Angel and Demons

Angel and Demons

Renowned pianist Nao Matsushita takes on her biggest challenge yet: playing the lead in an NHK drama


Originally published on on February 2010

It’s a Friday afternoon and Nao Matsushita is taking a break from filming Gegege no Nyobo, the newest program in NHK’s long-running morning drama series. The 156-episode show is a big challenge for the 25-year-old actress and classical pianist. “I’ve been watching NHK’s asadora with my family since I was a child, but I never thought I would star in it one day,” she says.

Tall and graceful, Matsushita started playing classical piano in her native Hyogo Prefecture when she was 3. “I didn’t really dream of becoming a pianist,” she says. “Actually, it wasn’t until I was in sixth grade that I started thinking I’d like to be an actress. I was too embarrassed to mention it to anyone, though. I would tell people that one day I’d like to work as a dolphin trainer.”

After finishing school, Matsushita attended the Tokyo College of Music. Her showbiz debut finally came at age 19. “I was on a TV program about the college, and my music composition was featured,” she says. “That led to me getting scouted.” Since then, she’s released a series of classical music CDs (her favorite composer is Rachmaninoff), published photo books, and appeared on TV shows (Ohitori-sama, Koi Zara), radio programs, and in movies (Sunadokei, Chest). She can currently be seen in commercials for Asahi beer, Kose cosmetics and Aiful Home real estate. In 2009, she did a nationwide concert tour, and this year released a photo calendar that was shot in Hawaii.

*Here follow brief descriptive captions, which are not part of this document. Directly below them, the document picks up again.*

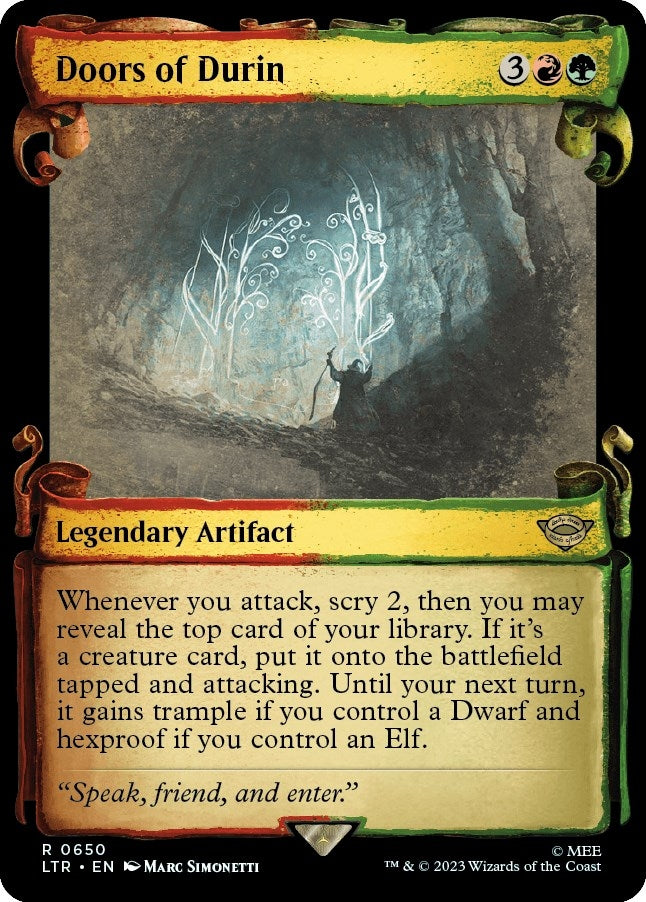 Image for Doors of Durin (Showcase Scrolls) (650) (LTR) - Magic: The Gathering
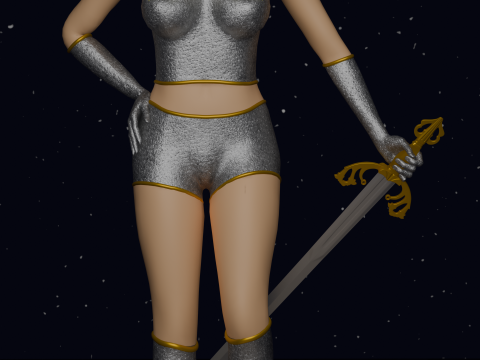 WARRIOR WOMAN 3D Model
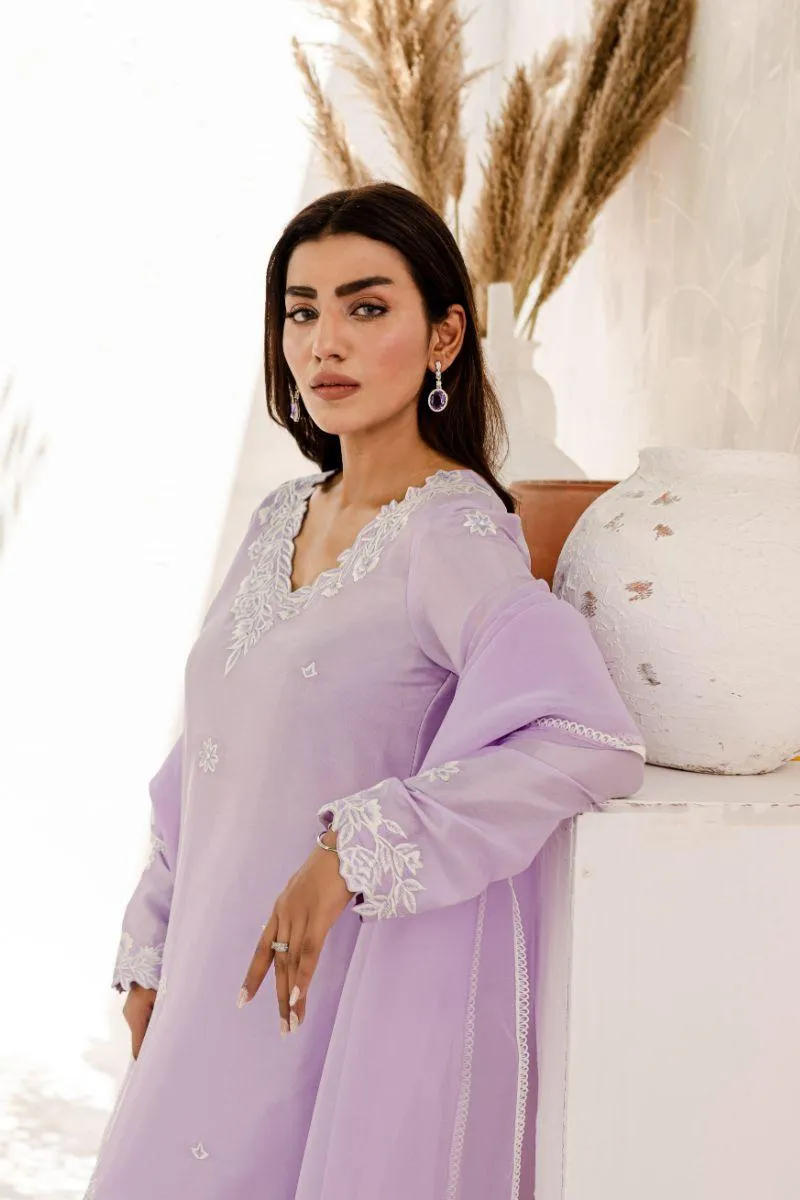 Allure by IH - ANASIA - Lilac - Silk & Organza - 3 Piece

Yet all her energy is now being focused on Gegege no Nyobo. Based on a 2008 autobiography by the wife of Shigeru Mizuki, the famed manga artist who created the bizarre but ultra-popular Gegege no Kitaro, the story centers around the couple’s life.

“I’ve been reading Mizuki’s books since I was a child,” Matsushita says. “I used to borrow them from the school library, and they always scared me. I was speechless when I got offered the role. Even to be invited to star in an NHK morning drama is an honor.”

Asked who her favorite character is in the series, Matsushita answers with a laugh: Ittanmomen, the 10m-long, scarf-like monster that falls on people, sometimes smothering them.
She confesses that she was extremely nervous about meeting Mizuki’s 77-year-old wife, Nunoe Mura. “She has generally stayed out of the public eye, but I got to know her and found her to be kind and around the same age as my grandmother.

I could open up to her. Nevertheless, I was a bit worried about playing a character still living, so I felt a great responsibility with the role.”
Each of the 15-minute episodes is based mainly on Mura’s story.

“Being able to continuously play one role in all episodes allows me to truly feel the heroine’s emotions,” Matsushita says. “We have a good team, and I feel safe that we are creating something strong together.”

Beyond Gegege no Nyobo, the actress says she would like to make a Hollywood film one day—and work with George Clooney, if she can—but knows she must get better at English first.
A popular celebrity because of her many projects, Matsushita posts entries on her blog twice a week and receives letters and email from fans of all ages. When not working, she says she enjoys shopping in Aoyama and takes a keen interest in the news. The issue that concerns her the most? The yen-dollar rate, because she does a lot of online shopping overseas.